CTEPH is considered a rare complication, but it’s a serious one. The persistent high pressure in the lung arteries gradually weakens the heart. Symptoms tend to build slowly: increasing breathlessness with activity, fatigue that worsens over weeks or months, and eventually swelling in the legs or episodes of lightheadedness. Because the decline is gradual, many people adjust their activity level without realizing they’re compensating for a worsening problem. By the time CTEPH is diagnosed, significant heart strain may already be present.

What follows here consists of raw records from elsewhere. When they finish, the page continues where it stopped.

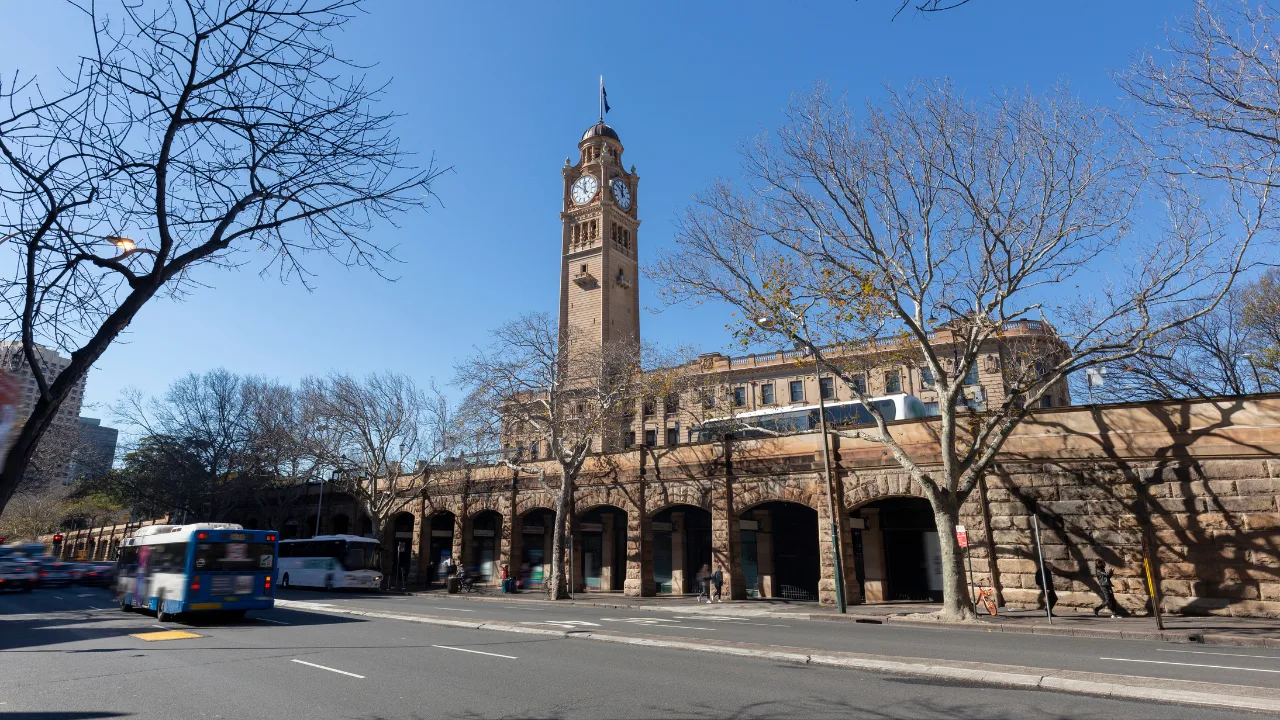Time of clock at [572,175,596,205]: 11:51
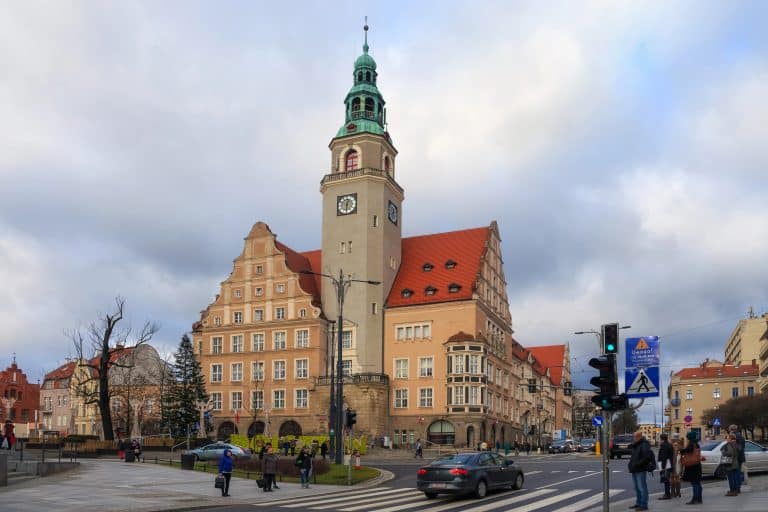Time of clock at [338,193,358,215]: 12:30
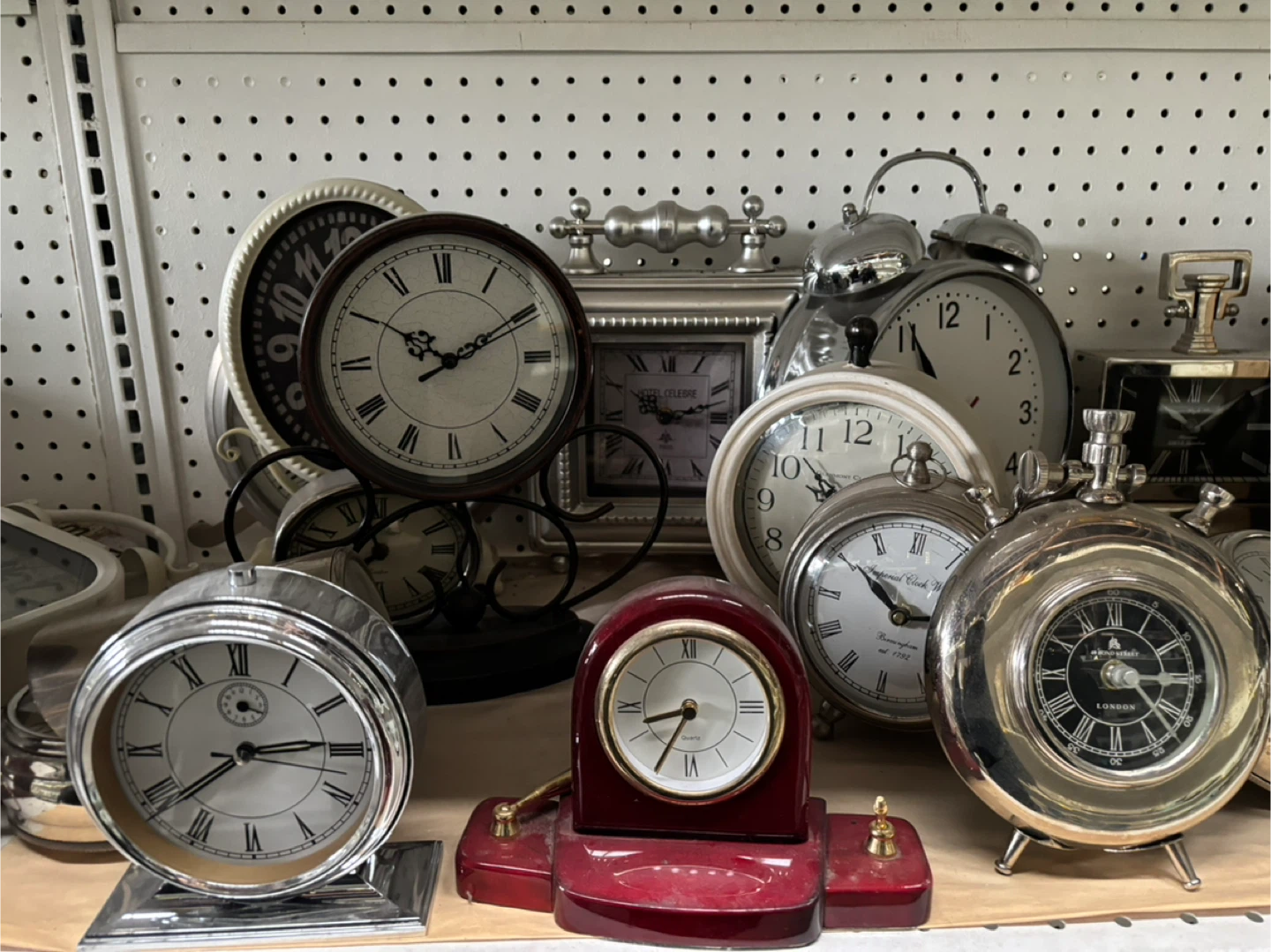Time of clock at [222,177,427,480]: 10:10
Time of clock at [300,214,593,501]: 10:10
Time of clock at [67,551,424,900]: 2:38
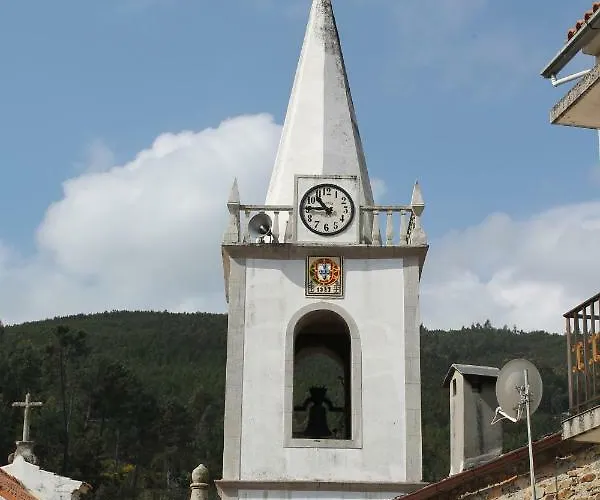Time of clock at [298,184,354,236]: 10:45
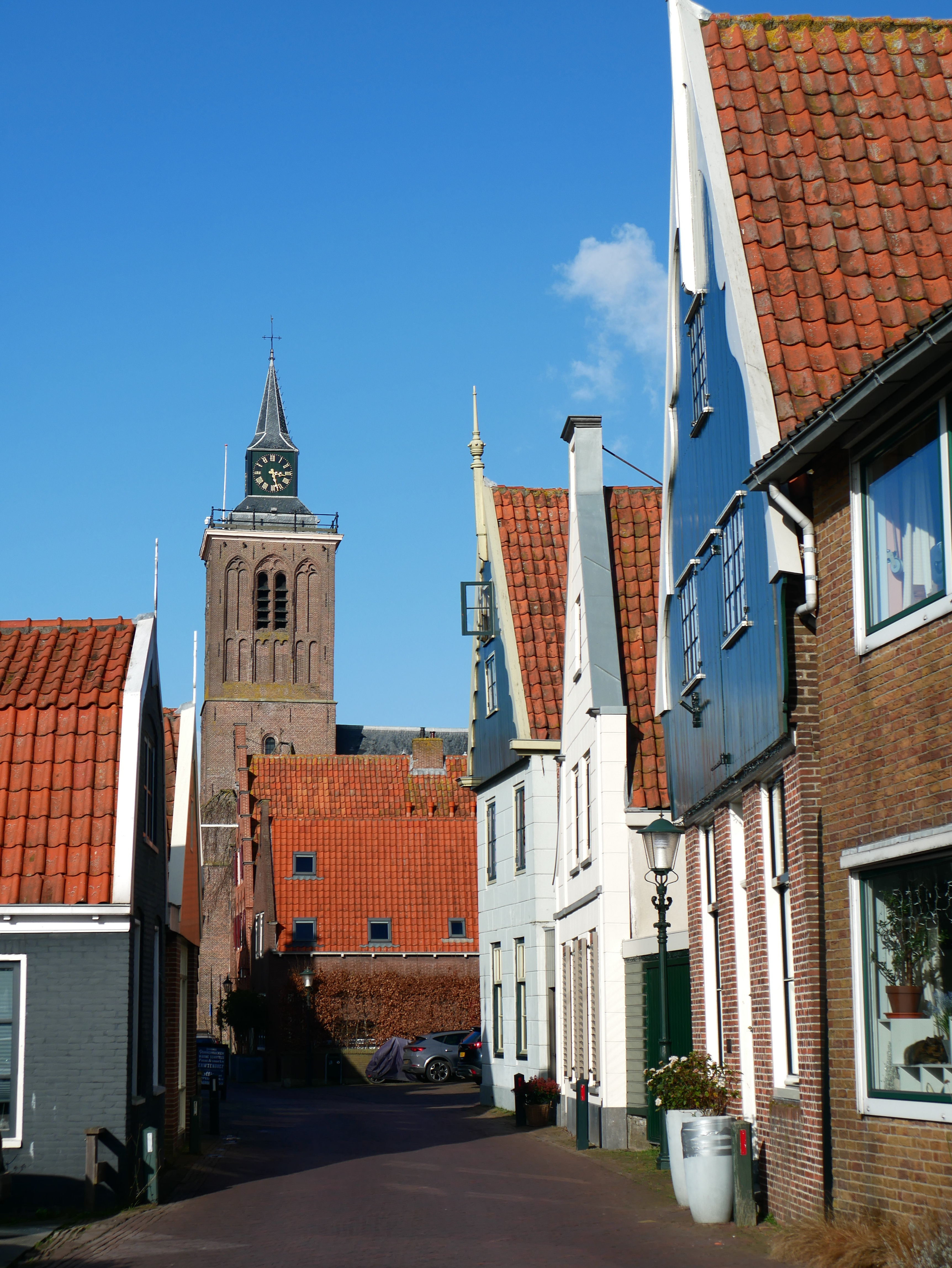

The Risk of Leaving a PE Untreated

The stakes of an undetected PE depend heavily on the clot’s size. Untreated PE carries a mortality rate as high as 30%, a figure that drops dramatically with blood-thinning treatment. Among patients classified as high-risk (typically those with significant drops in blood pressure or signs of heart strain), mortality from PE reaches about 33% even with treatment. For intermediate-risk patients, the rate is closer to 5%.

Beyond the immediate danger, an untreated clot raises the chance of a second event. The body’s clotting system often reflects an underlying tendency, whether from genetics, immobility, hormonal factors, or cancer. Without treatment, the conditions that created the first clot remain in place. Patients with multiple subsegmental clots who went untreated had a 5.7% rate of recurrent clotting events within 90 days, nearly triple the rate seen in those with a single small clot.

How Long Is Too Long?

There is no single cutoff that separates a “safe” duration from a dangerous one. A tiny subsegmental clot might sit in the lungs for weeks without causing harm and eventually dissolve on its own. A large clot blocking a major pulmonary artery can become life-threatening within hours. The gray zone in between, where a moderate clot causes only mild or intermittent symptoms, is where most undetected PEs live. These are the clots that persist for days to weeks before either worsening enough to prompt medical attention or being caught on imaging ordered for another reason.

What makes this particularly important is that the body does not always escalate its warning signals. A clot that causes mild breathlessness on day one may cause the same mild breathlessness on day 30, not because it’s harmless, but because the lungs have rerouted blood flow around the blockage. The danger isn’t just the current clot. It’s the risk of a second, larger one forming while the first goes unaddressed. If you’re experiencing unexplained shortness of breath, chest tightness that doesn’t resolve, or unusual fatigue that came on without an obvious cause, especially after a period of immobility, surgery, or a long flight, those symptoms deserve investigation rather than reassurance.